Por Letícia Brunello
Antes de chegar à taça, o vinho nasce no vinhedo, e tudo começa com a escolha da uva. Nem toda uva serve para a produção de vinho: existem as chamadas uvas comuns, que encontramos facilmente em feiras e supermercados, e as uvas viníferas, próprias para a vinificação.
As uvas comuns, também chamadas de uvas de mesa, são aquelas grandes, doces e suculentas, perfeitas para comer in natura. Elas foram selecionadas ao longo do tempo justamente para oferecer polpa abundante, casca fina e sabor agradável ao consumo imediato. Porém, por terem pouco açúcar e acidez baixa, raramente são adequadas para se transformar em vinho de qualidade.
Já as uvas viníferas, pertencentes à espécie Vitis vinifera, são menores, têm casca mais espessa e muito mais concentração de açúcares e compostos aromáticos. Essas características permitem que passem pelo processo de fermentação com equilíbrio e complexidade, resultando em vinhos estruturados, cheios de nuances de sabor e aroma. É delas que vêm os grandes nomes conhecidos no mundo do vinho, como Cabernet Sauvignon, Chardonnay, Merlot, Pinot Noir, entre tantas outras.

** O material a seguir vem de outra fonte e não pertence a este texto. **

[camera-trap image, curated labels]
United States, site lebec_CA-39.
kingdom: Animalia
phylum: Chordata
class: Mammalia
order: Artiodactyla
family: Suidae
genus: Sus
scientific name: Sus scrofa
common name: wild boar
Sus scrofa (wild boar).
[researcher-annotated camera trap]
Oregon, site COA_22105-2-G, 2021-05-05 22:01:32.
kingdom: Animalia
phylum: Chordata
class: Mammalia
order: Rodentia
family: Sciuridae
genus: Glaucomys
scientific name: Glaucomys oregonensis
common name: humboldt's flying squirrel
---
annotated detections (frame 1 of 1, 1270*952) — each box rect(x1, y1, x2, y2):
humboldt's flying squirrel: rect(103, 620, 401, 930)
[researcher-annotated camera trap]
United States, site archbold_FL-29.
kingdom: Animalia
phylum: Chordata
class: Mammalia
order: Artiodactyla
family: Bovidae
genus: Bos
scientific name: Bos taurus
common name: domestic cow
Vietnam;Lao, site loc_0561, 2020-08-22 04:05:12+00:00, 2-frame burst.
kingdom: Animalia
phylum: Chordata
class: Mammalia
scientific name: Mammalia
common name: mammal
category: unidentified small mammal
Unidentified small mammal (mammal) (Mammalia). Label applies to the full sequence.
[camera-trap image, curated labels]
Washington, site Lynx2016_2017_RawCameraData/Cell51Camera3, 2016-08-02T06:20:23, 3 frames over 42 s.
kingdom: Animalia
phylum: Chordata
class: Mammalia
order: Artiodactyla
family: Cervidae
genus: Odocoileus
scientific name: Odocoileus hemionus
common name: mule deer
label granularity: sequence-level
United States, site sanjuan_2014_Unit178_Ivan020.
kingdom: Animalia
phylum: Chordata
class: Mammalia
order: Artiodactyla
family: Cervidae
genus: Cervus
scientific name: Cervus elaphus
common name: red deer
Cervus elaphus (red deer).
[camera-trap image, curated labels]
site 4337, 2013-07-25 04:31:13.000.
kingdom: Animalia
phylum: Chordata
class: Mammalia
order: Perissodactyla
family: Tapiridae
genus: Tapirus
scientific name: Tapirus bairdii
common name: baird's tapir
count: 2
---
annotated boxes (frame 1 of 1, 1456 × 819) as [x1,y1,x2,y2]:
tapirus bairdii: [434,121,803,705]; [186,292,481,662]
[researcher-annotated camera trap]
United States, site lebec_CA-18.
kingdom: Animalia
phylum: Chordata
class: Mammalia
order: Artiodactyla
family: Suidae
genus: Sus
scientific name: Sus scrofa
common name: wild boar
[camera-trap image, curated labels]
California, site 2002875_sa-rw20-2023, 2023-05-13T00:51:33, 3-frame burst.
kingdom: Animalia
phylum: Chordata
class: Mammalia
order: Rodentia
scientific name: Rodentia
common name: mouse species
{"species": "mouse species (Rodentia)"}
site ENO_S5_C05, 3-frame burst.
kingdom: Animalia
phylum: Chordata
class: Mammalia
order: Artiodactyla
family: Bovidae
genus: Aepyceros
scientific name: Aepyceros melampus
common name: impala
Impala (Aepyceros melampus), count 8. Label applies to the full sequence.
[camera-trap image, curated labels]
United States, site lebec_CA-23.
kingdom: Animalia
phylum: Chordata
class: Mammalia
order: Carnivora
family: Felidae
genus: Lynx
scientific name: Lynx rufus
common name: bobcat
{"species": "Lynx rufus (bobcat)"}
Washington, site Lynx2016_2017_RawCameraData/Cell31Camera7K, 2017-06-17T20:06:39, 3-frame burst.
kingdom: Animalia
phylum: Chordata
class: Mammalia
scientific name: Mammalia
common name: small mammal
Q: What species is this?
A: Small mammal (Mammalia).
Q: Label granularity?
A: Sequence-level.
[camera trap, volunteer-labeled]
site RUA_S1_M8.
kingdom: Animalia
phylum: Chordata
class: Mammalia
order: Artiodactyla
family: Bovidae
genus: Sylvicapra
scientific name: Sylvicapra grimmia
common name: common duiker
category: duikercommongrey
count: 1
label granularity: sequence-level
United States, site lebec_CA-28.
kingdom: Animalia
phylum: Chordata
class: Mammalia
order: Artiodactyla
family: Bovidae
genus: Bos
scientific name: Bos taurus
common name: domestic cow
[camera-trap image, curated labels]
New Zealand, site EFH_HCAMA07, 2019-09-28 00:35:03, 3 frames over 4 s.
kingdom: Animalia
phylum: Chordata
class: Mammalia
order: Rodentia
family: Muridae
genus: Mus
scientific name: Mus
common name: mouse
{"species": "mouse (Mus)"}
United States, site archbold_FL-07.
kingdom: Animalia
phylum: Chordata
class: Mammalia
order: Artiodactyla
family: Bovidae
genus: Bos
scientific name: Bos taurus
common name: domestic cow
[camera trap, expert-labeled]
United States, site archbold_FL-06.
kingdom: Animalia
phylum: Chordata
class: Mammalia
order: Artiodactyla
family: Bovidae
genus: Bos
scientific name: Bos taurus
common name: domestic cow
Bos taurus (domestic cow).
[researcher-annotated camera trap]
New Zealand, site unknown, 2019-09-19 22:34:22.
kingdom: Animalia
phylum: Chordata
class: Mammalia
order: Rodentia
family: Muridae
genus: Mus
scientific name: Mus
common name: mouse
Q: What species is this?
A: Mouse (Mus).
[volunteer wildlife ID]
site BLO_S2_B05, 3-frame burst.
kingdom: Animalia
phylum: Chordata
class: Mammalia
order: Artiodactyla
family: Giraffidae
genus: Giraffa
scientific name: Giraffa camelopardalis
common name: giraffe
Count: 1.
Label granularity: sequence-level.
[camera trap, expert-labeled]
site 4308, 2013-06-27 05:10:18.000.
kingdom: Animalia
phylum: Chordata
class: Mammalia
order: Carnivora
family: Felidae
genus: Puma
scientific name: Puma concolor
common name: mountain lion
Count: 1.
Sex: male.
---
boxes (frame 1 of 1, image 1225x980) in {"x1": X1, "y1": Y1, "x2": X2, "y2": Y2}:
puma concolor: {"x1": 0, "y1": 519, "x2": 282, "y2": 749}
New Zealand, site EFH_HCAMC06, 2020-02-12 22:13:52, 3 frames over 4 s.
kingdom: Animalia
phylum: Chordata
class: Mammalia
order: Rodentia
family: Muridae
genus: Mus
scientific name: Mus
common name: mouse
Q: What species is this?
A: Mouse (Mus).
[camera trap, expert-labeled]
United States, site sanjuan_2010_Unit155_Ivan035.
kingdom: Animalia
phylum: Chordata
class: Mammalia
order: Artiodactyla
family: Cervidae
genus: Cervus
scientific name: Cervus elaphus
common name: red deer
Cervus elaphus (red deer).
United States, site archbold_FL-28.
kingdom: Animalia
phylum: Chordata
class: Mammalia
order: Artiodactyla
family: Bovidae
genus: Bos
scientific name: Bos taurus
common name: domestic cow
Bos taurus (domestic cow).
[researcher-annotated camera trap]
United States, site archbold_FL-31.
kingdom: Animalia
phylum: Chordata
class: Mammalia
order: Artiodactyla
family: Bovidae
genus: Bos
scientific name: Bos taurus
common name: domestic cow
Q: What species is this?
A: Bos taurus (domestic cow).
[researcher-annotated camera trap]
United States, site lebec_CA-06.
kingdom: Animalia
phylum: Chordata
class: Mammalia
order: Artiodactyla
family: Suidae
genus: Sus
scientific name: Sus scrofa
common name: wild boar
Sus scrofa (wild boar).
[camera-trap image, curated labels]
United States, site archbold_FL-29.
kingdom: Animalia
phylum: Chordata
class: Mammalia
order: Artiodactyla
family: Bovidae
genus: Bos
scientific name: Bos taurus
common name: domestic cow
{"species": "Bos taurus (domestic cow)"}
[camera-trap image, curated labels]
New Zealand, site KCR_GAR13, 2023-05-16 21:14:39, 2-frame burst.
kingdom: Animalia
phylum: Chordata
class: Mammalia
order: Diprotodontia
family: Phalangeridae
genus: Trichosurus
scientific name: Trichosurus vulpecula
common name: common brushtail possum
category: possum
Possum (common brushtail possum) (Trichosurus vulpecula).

O momento da colheita é crucial. As uvas precisam ser retiradas no ponto certo de maturação, quando apresentam o equilíbrio ideal entre doçura, acidez e taninos. Antecipar ou atrasar a colheita pode mudar completamente o estilo do vinho, desde um branco leve e refrescante até um tinto encorpado e robusto. É nesse instante que o trabalho cuidadoso do viticultor se revela, pois cada decisão influencia diretamente o que mais tarde encontraremos na garrafa.
Assim, a jornada do vinho começa muito antes da vinificação. Ela nasce na videira, cresce sob a influência do clima, do solo e do cuidado humano, e só então se transforma em fruto maduro pronto para ser colhido. Cada cacho carrega em si a promessa de uma história que só será contada quando o vinho estiver servido na taça.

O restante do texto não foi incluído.